Nao achei conveniente desiludir o meu novo e generoso amigo.

– Como foi que o senhor conheceu Miles? – perguntou ele.

– Viajamos no mesmo aviao, vindo de Nova York. – Era verdade, embora eu nao o tivesse visto durante o voo e ele tambem nunca me houvesse dito que me tinha visto. Mas evitaria mais perguntas.

– E voces bateram certo assim, de estalo? – perguntou Quadrocelli, estalando os dedos.

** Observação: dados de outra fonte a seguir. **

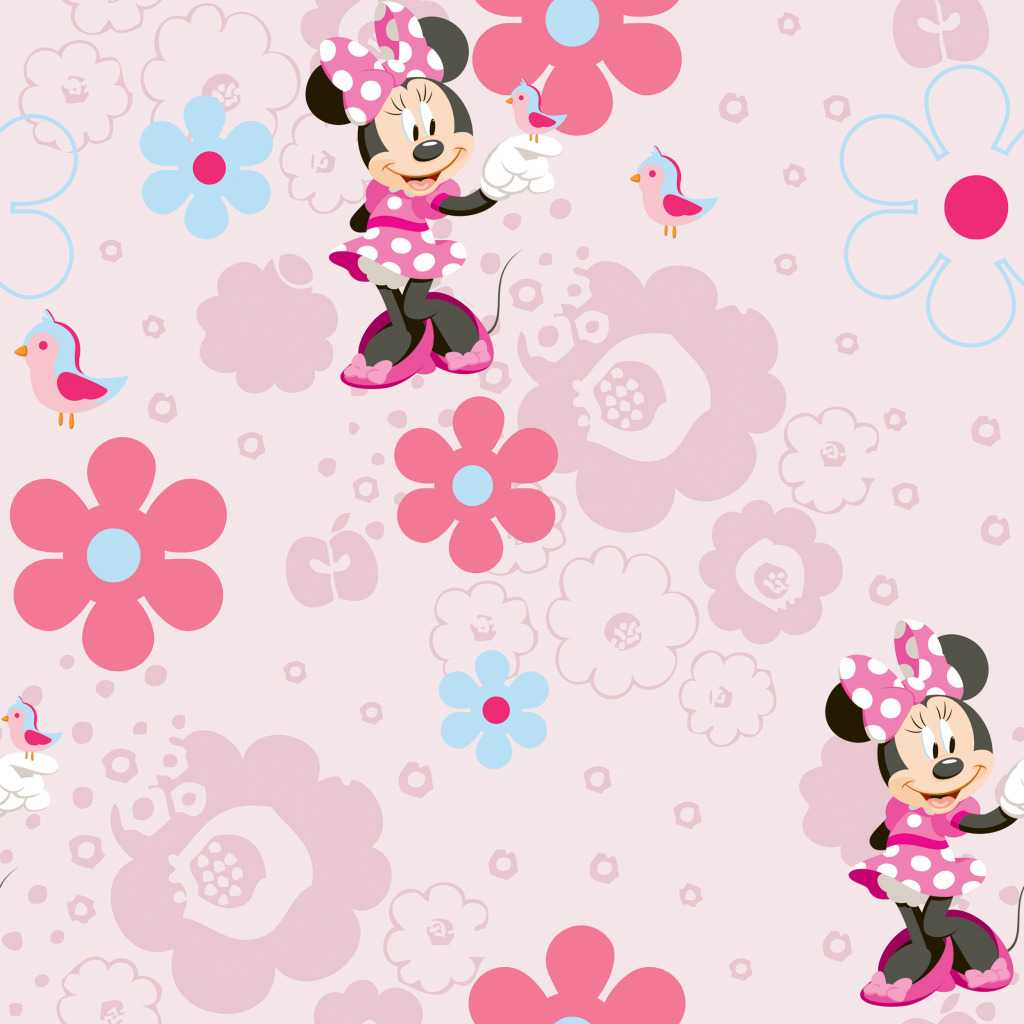 Tapety Disney Mickey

'Bater' e 'de estalo' eram termos apropriados, pensei, lembrando que tinha batido com o abajur na cabeca de Fabian.

– E, de estalo – concordei.

– Como os casamentos – disse Quadrocelli -, as sociedades tambem sao concertadas no ceu. Tem alguma experiencia de vinhos, Sr. Grimes?

– Nenhuma. Ate vir a Europa, so bebia cerveja.

– Nao tem importancia. Miles tem paladar por nos tres. Digo-lhe, foi um dia de grande honra para o meu vinho, aquele em que Miles disse que estaria interessado em exporta-lo para todo o mundo, com o meu nome na garrafa. Cada vez que um americano disser: 'Gostaria de um Chianti Quadrocelli', vou sentir um arrepiozinho de orgulho. Nao sou vaidoso, mas ha certas coisas que envaidecem. E vai ser um vinho honesto, isso eu lhe prometo. Nao vai ter mistura de zurrapa grega ou de acido siciliano. Ah, as coisas que se fazem aqui na Italia! Sangue de boi, produtos quimicos. Sinto vergonha do meu pais. O nosso vinho se parece tanto com a nossa politica! Desacreditados, desvalorizados como as nossas liras. Mas isso nao acontece so na Italia. Se soubesse o que vai pela Franca! Eu, o senhor e o nosso amigo Miles vamos poder olhar para qualquer pessoa e dizer: 'Quando comprou o nosso vinho, o senhor nao foi enganado'. E, ao mesmo tempo, ficaremos ricos. Muito ricos, meu amigo! A sede e insaciavel. Vou lhe mostrar os numeros depois do almoco… o senhor vai dar-me o prazer de almocar comigo e com minha esposa…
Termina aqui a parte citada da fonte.